> Work instruction:
Reproduce word for word every line from the one containing "TULEJA SWORZEN CAT" through the end of the listing below; omit the pictures.

> Exercise data:
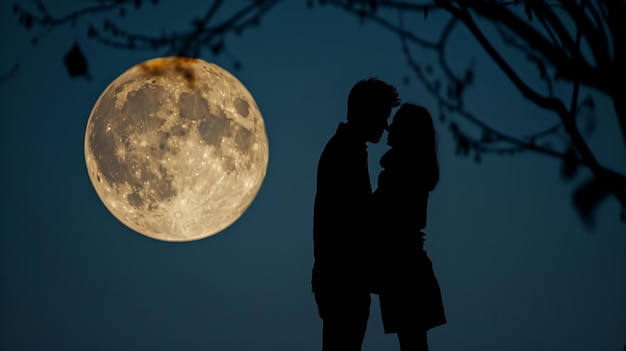 Una noche de besos bajo la luna llena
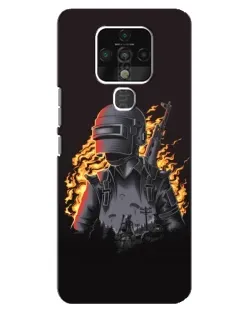 Чохол для TECNO Camon 16 з картинкою «PUBG — вогняний силует» Чохол для TECNO Camon 16 з картинкою «PUBG — вогняний силует»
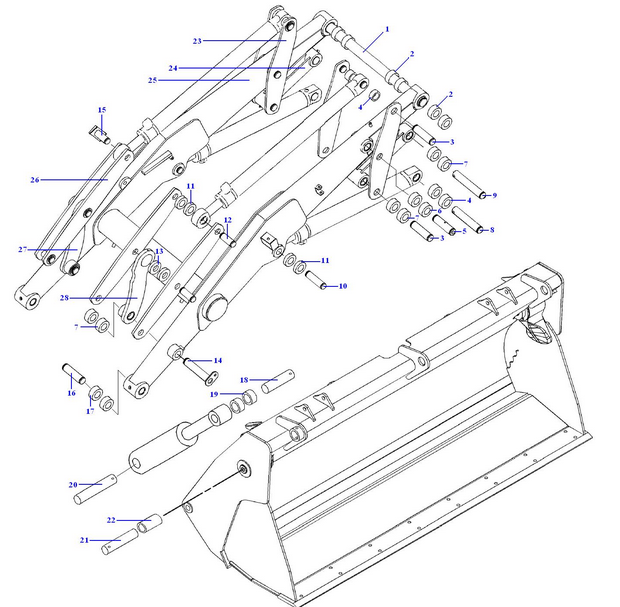 TULEJA SWORZEN CAT 428E PRZEDNIA LYZKA ZESTAW Part number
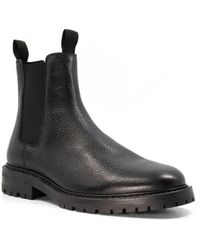 Dune - Capsules Grain-Leather Chelsea Boots - Lyst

> Task response:
 TULEJA SWORZEN CAT 428E PRZEDNIA LYZKA ZESTAW Part number
 Dune - Capsules Grain-Leather Chelsea Boots - Lyst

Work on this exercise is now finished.